ウルトラマンゼロ The Another Lyrical Story バレンタイン&ホワイトデー特別編 作:フォレス・ノースウッド
2月14日――バレンタインデー。
元々は同名のとあるキリスト教徒であった人物を祝う日、と言われても、欧州はともかく、日本人にはピンと来ない人の方が多い。
簡単に説明すると(ただしこの話には実は創作かもという説がある)、三世紀のローマ帝国では、当時の皇帝が『兵士の士気を下げない』などというお題目で兵士たちに〝結婚禁止令〟なるものを出していた。
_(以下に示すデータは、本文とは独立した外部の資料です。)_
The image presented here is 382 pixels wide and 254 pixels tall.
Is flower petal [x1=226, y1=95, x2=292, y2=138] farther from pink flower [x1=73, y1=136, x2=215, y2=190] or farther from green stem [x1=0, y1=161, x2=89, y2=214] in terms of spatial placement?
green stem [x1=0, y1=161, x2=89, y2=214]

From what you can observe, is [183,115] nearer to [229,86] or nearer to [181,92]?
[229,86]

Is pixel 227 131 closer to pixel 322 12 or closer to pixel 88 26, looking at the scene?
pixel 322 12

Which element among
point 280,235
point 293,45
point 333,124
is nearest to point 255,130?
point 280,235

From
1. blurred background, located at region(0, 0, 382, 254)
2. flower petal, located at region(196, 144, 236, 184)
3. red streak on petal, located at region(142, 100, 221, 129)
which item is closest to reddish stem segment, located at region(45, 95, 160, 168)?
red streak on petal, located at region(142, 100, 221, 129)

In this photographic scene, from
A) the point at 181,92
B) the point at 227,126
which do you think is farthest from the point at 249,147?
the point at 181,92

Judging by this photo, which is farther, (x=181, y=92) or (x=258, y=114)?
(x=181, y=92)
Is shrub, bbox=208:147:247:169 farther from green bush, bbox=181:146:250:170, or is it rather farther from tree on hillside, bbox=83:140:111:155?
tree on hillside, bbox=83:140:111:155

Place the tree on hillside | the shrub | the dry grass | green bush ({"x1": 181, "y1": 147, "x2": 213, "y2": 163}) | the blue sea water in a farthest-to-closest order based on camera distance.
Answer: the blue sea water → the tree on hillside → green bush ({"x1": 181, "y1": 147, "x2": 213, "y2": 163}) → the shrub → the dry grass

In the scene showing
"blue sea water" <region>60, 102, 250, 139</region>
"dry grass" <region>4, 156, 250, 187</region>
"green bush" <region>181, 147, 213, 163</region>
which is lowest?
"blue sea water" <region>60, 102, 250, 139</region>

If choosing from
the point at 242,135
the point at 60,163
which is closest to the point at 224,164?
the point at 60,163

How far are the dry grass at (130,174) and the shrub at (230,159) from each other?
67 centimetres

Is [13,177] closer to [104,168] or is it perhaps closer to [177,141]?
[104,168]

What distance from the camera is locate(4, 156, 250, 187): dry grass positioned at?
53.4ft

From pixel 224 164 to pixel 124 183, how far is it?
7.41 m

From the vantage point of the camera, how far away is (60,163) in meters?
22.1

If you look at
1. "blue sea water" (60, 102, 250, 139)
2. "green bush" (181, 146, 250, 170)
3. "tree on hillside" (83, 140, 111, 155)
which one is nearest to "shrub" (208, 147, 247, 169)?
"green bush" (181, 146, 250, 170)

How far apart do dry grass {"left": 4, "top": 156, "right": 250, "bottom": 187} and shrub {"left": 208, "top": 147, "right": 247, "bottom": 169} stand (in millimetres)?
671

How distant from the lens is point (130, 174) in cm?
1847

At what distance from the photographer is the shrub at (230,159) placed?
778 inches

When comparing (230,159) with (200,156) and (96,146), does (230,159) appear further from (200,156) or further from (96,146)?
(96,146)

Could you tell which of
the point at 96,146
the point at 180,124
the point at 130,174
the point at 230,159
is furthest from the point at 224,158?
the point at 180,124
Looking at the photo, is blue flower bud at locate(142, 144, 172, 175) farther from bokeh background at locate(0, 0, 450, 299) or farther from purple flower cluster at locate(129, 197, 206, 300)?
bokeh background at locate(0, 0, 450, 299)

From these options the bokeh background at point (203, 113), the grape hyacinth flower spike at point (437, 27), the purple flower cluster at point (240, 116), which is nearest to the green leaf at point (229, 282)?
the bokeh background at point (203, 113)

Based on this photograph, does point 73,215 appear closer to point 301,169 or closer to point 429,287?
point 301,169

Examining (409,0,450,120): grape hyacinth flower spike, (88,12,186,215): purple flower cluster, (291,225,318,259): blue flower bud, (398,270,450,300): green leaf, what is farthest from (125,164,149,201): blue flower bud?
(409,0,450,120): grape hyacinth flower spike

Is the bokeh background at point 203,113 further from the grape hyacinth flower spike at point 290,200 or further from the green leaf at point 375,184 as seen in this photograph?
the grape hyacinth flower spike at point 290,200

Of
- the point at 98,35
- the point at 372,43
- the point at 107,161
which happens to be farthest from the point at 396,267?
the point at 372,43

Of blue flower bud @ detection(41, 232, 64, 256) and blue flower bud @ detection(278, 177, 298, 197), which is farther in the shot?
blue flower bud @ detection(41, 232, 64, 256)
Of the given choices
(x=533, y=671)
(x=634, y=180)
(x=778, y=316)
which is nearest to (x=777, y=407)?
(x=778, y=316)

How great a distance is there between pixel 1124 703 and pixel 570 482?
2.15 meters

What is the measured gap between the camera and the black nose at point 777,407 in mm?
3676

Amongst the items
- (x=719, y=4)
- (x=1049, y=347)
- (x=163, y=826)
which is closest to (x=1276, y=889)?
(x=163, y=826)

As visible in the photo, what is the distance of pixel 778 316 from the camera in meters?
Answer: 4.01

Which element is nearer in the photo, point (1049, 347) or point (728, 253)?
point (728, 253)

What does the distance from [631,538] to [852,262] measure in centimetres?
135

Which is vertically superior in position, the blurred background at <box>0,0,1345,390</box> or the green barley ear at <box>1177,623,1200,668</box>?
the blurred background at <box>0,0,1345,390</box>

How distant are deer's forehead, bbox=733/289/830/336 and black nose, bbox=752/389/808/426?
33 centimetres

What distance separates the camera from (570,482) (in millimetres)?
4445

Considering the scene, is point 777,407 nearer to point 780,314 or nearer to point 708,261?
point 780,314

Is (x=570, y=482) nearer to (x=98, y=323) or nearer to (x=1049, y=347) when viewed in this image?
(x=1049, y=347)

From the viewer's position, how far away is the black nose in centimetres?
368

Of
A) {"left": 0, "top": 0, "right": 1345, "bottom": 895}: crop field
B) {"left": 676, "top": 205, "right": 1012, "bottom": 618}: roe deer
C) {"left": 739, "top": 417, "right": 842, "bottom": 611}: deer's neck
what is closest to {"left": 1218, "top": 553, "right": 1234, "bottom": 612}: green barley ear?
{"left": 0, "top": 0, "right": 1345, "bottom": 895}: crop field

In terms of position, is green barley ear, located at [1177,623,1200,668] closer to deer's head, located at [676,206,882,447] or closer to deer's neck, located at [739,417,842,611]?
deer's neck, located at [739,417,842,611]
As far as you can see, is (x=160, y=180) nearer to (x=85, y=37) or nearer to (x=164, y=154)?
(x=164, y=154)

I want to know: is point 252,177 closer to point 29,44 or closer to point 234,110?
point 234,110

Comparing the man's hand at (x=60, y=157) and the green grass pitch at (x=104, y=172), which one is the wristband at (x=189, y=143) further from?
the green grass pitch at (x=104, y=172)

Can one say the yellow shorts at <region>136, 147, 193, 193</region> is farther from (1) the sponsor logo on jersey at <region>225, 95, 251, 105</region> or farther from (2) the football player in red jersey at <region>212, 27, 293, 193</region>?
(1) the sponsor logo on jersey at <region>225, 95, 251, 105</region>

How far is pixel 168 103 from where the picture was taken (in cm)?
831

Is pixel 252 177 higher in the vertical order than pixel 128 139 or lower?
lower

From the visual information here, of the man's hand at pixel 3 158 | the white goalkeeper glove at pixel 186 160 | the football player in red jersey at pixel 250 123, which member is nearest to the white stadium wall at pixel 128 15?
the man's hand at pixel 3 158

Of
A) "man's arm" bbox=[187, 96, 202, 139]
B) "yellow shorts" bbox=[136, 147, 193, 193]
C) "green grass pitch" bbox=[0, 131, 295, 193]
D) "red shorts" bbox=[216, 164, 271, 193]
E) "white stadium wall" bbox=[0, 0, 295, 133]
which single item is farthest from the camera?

初耳な方にはなんと無茶苦茶な法令と思うだろう。だがこんな昔から権力を施行する側が奇をてらったとしか言いようがない珍妙な法が公布され、無論それを破れば厳罰が待っていた。
バレンタインデーの起源となったセントバレンタインは、そんな悪法に反意を示してカップルたちに結婚式を挙げ、それが発覚し皇帝に捕らえられて改宗を強要されてもブレずに2月14日その日に殉教した聖人である。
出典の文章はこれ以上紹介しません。